Stored data entries:
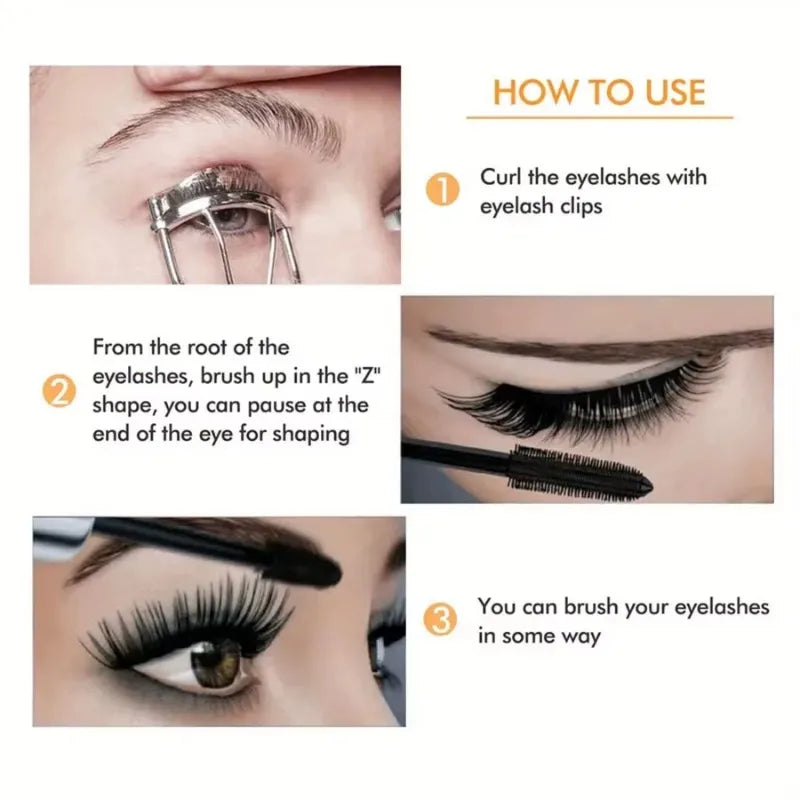 HOW TO USE

1 Curl the eyelashes with eyelash clips

2 From the root of the eyelashes, brush up in the "Z" shape, you can pause at the end of the eye for shaping

3 You can brush your eyelashes in some way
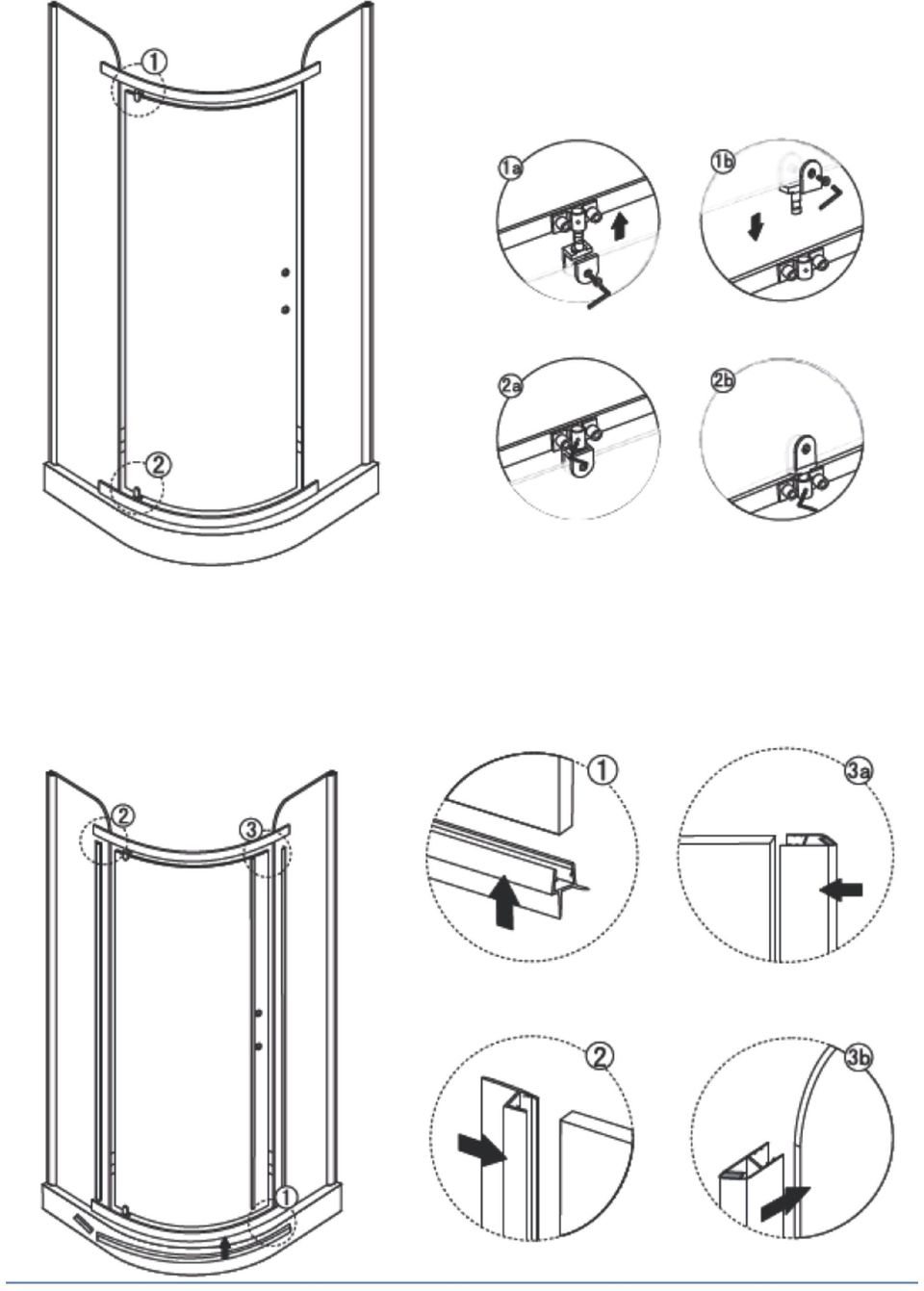 ①

②

1a

1b

2a

2b

②

③

①

①

3a

②

3b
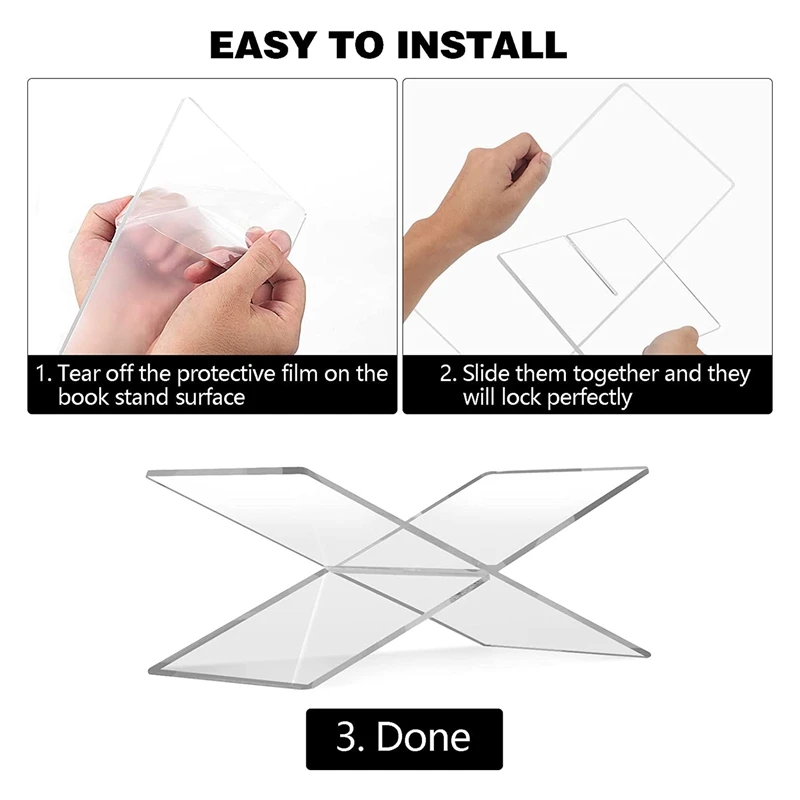 EASY TO INSTALL

1. Tear off the protective film on the book stand surface

2. Slide them together and they will lock perfectly

3. Done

Task goal
Please retype the data exactly, but do not carry over any picture.

Exercise response
 HOW TO USE

1 Curl the eyelashes with eyelash clips

2 From the root of the eyelashes, brush up in the "Z" shape, you can pause at the end of the eye for shaping

3 You can brush your eyelashes in some way
 ①

②

1a

1b

2a

2b

②

③

①

①

3a

②

3b
 EASY TO INSTALL

1. Tear off the protective film on the book stand surface

2. Slide them together and they will lock perfectly

3. Done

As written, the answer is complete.